Tommy grins unsurely, bright and cheerful, and idly Lance catches a similar, fainter pattern of freckles along his cheeks to match the ones on his arms, scrawling around the length of his face and catching on the edges of his nose. “Yeah— Sorry, I don’t think that was a very good introduction before, with me hiding being my dad like that.” He sticks a hand out, thin fingers smudged with dirt and ratty friendship bracelets crowding his wrist. “Tommy Buchanan.”
Lance smiles, and takes the proffered hand, his darker skin tone contrasting sharply against Tommy’s. “Lance McClain.”
It’s only then that he once again considers the oddness of his name compared to this ruse— So easy Tommy’s presence is, at least, compared to his father, that it previously slipped his mind once more that this is… Happening.
Lord help him, whatever this is. Perhaps he would have been better off never touching those clothes Mavis had bought, had he known such complications would arise so quickly.
“Um—“ He shifts awkwardly, and Tommy shrugs amicably, retracting his hand as Lance lets go.
“Don’t worry. I know a girl named Dylan and another named Billie… And a guy who insists people call him Sugar. Lance isn’t the oddest nickname I’ve heard, especially not for a girl.” Tommy smiles, young and unassuming and all the things his father appears to be without the undercurrent of wrongness Lance in his potential paranoia feels. “I think it suits you.”

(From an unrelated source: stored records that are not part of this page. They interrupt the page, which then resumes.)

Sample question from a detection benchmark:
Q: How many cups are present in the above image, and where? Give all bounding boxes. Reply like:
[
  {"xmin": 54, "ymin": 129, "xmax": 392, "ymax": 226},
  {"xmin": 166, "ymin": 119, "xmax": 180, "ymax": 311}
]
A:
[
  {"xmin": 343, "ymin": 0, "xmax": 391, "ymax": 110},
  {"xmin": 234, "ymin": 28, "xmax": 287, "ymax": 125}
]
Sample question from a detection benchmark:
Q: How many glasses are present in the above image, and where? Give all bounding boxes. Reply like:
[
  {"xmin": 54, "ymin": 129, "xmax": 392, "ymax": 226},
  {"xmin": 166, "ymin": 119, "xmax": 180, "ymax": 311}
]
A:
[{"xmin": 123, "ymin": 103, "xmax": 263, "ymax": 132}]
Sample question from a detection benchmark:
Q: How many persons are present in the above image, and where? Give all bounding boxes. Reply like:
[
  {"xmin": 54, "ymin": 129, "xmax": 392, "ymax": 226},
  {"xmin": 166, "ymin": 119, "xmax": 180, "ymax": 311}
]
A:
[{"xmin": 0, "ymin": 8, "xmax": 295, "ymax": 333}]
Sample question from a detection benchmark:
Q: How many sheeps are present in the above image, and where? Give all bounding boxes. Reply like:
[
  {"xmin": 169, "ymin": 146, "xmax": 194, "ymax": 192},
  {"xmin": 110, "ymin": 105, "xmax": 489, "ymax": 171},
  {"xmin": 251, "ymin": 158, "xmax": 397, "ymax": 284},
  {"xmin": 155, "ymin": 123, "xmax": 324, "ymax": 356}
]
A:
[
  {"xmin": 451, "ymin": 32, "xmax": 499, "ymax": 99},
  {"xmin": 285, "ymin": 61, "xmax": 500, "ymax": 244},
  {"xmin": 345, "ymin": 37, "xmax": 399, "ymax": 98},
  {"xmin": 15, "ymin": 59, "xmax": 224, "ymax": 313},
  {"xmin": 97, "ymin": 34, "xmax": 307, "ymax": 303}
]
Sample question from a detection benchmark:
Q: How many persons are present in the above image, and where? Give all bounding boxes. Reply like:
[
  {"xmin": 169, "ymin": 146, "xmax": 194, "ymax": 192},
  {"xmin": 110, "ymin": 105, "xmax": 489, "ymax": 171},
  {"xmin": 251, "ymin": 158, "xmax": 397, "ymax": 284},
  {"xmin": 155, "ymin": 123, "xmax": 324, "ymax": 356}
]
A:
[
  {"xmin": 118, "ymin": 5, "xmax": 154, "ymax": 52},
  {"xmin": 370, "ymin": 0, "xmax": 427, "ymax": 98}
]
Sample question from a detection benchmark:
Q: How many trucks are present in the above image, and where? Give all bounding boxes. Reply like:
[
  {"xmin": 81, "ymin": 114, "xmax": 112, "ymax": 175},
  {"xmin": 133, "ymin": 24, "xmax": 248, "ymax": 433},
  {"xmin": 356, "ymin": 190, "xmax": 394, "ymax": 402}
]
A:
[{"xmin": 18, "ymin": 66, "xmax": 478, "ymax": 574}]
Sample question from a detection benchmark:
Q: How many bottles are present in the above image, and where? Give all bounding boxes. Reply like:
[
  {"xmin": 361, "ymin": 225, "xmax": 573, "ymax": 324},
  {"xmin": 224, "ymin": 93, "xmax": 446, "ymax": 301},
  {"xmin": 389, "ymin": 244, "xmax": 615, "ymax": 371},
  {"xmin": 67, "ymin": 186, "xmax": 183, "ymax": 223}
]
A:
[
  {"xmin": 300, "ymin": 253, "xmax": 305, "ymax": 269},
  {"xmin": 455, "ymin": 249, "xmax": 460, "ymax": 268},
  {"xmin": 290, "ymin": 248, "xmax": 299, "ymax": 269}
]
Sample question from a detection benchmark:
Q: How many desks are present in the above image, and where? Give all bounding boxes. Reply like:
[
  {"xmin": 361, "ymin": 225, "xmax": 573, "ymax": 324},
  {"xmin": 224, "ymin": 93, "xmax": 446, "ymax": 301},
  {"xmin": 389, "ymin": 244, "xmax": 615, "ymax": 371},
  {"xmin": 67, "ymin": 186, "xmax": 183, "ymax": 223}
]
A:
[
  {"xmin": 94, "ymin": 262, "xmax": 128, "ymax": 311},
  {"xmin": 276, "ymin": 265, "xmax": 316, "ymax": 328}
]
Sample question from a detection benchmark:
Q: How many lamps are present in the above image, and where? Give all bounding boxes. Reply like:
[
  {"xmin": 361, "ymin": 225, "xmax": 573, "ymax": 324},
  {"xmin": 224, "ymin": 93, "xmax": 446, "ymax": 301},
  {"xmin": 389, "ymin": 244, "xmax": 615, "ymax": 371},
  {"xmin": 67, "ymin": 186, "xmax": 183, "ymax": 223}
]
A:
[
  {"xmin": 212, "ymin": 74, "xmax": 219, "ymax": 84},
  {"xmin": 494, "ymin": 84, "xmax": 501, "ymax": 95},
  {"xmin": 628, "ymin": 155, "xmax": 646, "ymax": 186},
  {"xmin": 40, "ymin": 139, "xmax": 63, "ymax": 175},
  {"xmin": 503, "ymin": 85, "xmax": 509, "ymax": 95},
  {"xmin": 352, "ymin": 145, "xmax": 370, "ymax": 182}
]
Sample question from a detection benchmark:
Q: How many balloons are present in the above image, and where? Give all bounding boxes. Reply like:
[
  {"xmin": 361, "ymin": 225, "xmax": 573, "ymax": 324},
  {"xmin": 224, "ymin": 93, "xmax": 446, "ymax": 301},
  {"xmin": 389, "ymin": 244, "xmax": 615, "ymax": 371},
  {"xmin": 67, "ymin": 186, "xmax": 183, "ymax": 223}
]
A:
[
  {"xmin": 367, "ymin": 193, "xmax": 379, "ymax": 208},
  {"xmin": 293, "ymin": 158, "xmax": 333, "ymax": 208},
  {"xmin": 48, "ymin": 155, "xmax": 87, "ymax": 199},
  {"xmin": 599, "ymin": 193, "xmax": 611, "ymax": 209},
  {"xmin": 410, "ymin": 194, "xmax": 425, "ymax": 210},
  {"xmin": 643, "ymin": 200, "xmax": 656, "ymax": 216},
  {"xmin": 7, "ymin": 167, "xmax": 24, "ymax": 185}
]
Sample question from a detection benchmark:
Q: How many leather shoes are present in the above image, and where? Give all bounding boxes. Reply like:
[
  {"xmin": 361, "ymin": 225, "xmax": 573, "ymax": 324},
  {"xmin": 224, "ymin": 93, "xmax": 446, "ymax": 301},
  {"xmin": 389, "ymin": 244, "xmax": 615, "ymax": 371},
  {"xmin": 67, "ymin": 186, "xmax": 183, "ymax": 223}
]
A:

“Oh.” Lance feels heat scrawl across his face and shuffles back, bringing his hands in front of him and twisting his fingers together nervously. It’s… strange. It’s not that he’s never been complimented on his name before, but the idea of someone now appreciating it in a way that is wrapped up with the idea of him being not-a-boy is odd. He’s so used to forcing himself to associate what it means to be Lance with being what he needs to be— Not his memories of being Lancie Loo-Loo, the child that never feared these associations of name and meaning at all.
And no, someone thinking Lance and associating it with girl isn’t quite right either, but it’s something different, at least, and that is… enough. Maybe. Maybe.
“Thank you.” He says softly, and Tommy brightens.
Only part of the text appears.